**YOUR INSTRUCTIONS:** All of the records below are to be copied exactly.

[[ RECORDS FOR THE EXERCISE, beginning ]]

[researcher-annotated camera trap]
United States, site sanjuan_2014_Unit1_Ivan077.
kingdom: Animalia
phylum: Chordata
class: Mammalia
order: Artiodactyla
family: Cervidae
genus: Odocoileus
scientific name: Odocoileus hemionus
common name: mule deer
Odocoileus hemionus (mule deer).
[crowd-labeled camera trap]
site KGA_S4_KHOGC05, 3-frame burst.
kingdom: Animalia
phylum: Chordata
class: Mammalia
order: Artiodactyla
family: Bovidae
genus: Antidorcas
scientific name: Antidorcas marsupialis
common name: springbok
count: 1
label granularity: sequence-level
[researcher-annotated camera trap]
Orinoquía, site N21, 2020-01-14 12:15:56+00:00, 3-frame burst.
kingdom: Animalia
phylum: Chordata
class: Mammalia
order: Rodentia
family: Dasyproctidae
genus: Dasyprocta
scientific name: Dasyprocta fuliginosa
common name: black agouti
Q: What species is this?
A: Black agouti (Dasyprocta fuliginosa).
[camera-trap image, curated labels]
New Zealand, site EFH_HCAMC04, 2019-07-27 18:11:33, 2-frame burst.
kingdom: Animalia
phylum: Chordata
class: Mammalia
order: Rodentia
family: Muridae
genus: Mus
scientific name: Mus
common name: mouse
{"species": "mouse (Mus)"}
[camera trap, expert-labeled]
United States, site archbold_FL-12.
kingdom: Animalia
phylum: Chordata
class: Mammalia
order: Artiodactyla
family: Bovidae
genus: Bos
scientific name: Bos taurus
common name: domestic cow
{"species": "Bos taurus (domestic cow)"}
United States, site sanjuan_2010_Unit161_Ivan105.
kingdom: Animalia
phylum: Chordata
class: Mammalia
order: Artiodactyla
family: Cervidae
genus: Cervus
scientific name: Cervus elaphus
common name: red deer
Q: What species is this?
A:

[[ RECORDS FOR THE EXERCISE, end ]]

**EXERCISE ANSWER:**
[researcher-annotated camera trap]
United States, site sanjuan_2014_Unit1_Ivan077.
kingdom: Animalia
phylum: Chordata
class: Mammalia
order: Artiodactyla
family: Cervidae
genus: Odocoileus
scientific name: Odocoileus hemionus
common name: mule deer
Odocoileus hemionus (mule deer).
[crowd-labeled camera trap]
site KGA_S4_KHOGC05, 3-frame burst.
kingdom: Animalia
phylum: Chordata
class: Mammalia
order: Artiodactyla
family: Bovidae
genus: Antidorcas
scientific name: Antidorcas marsupialis
common name: springbok
count: 1
label granularity: sequence-level
[researcher-annotated camera trap]
Orinoquía, site N21, 2020-01-14 12:15:56+00:00, 3-frame burst.
kingdom: Animalia
phylum: Chordata
class: Mammalia
order: Rodentia
family: Dasyproctidae
genus: Dasyprocta
scientific name: Dasyprocta fuliginosa
common name: black agouti
Q: What species is this?
A: Black agouti (Dasyprocta fuliginosa).
[camera-trap image, curated labels]
New Zealand, site EFH_HCAMC04, 2019-07-27 18:11:33, 2-frame burst.
kingdom: Animalia
phylum: Chordata
class: Mammalia
order: Rodentia
family: Muridae
genus: Mus
scientific name: Mus
common name: mouse
{"species": "mouse (Mus)"}
[camera trap, expert-labeled]
United States, site archbold_FL-12.
kingdom: Animalia
phylum: Chordata
class: Mammalia
order: Artiodactyla
family: Bovidae
genus: Bos
scientific name: Bos taurus
common name: domestic cow
{"species": "Bos taurus (domestic cow)"}
United States, site sanjuan_2010_Unit161_Ivan105.
kingdom: Animalia
phylum: Chordata
class: Mammalia
order: Artiodactyla
family: Cervidae
genus: Cervus
scientific name: Cervus elaphus
common name: red deer
Q: What species is this?
A:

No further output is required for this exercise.